What is required | Print every entry exactly once more, omitting each picture.

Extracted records
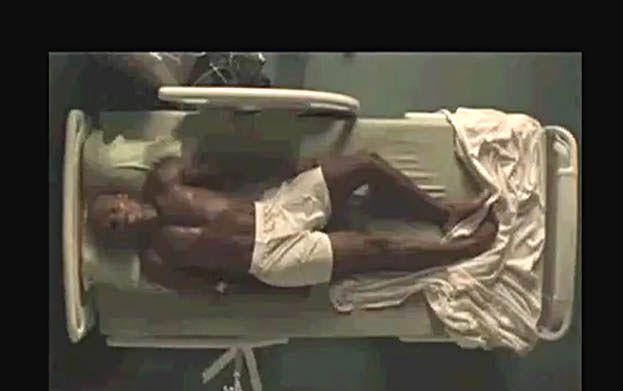 "25 kilo chudszy 50 Cent w ""Things Fall Apart""! (WIDEO)"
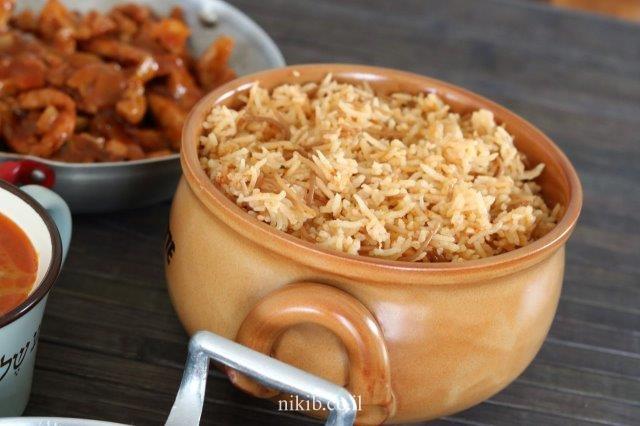 אורז אדום עם פטריות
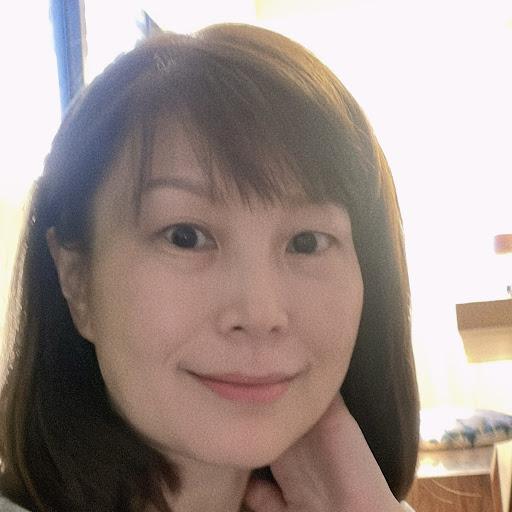 Rebecca Tsai Photo 12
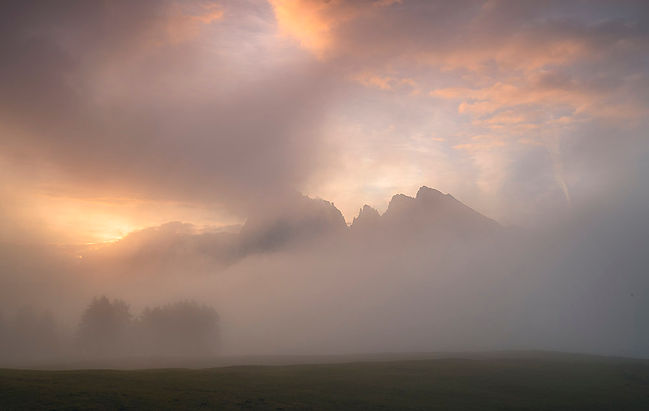 Sasso Lungo misty dawnn.jpg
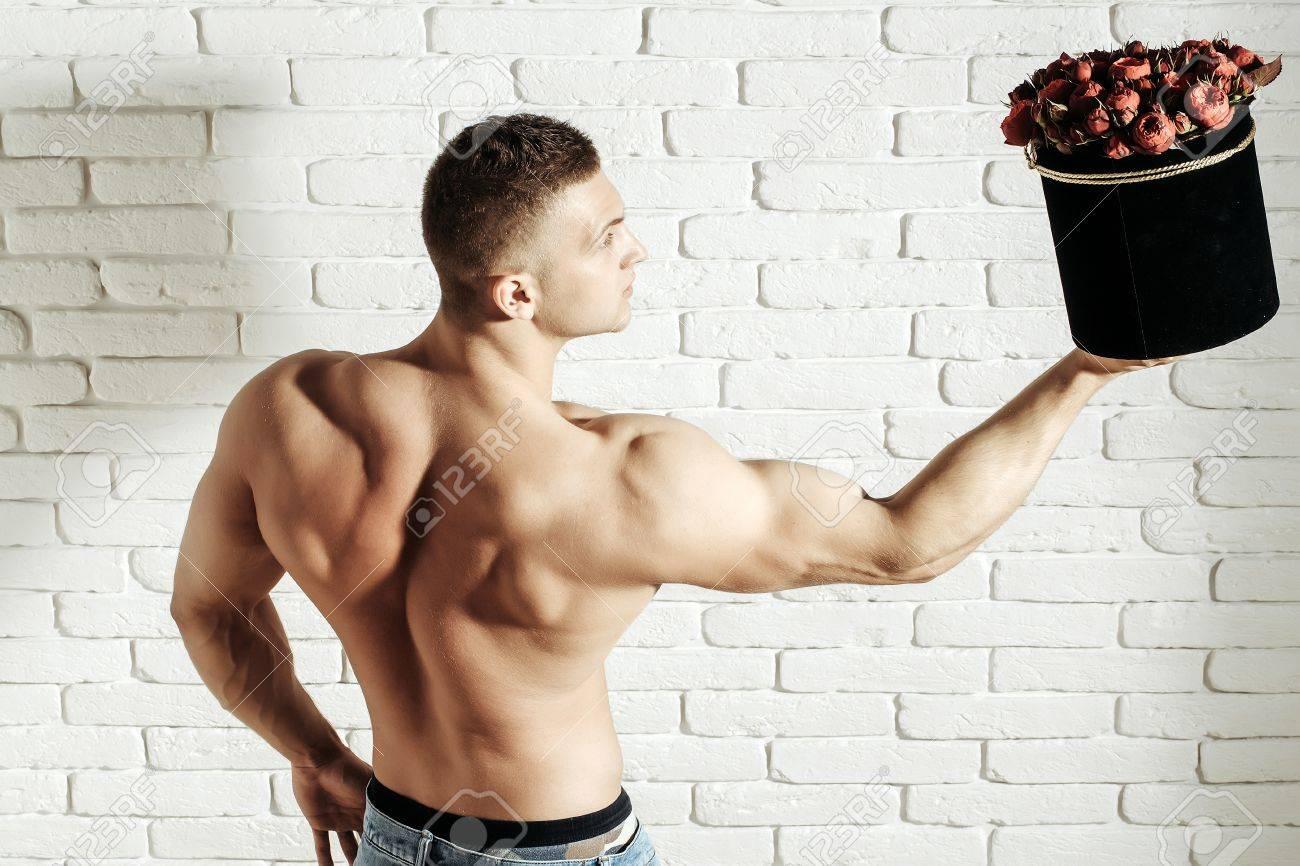 Junger Stattlicher Macho Mann Gärtner Mit Sexy Muskulösen ...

Problem solution |
 "25 kilo chudszy 50 Cent w ""Things Fall Apart""! (WIDEO)"
 אורז אדום עם פטריות
 Rebecca Tsai Photo 12
 Sasso Lungo misty dawnn.jpg
 Junger Stattlicher Macho Mann Gärtner Mit Sexy Muskulösen ...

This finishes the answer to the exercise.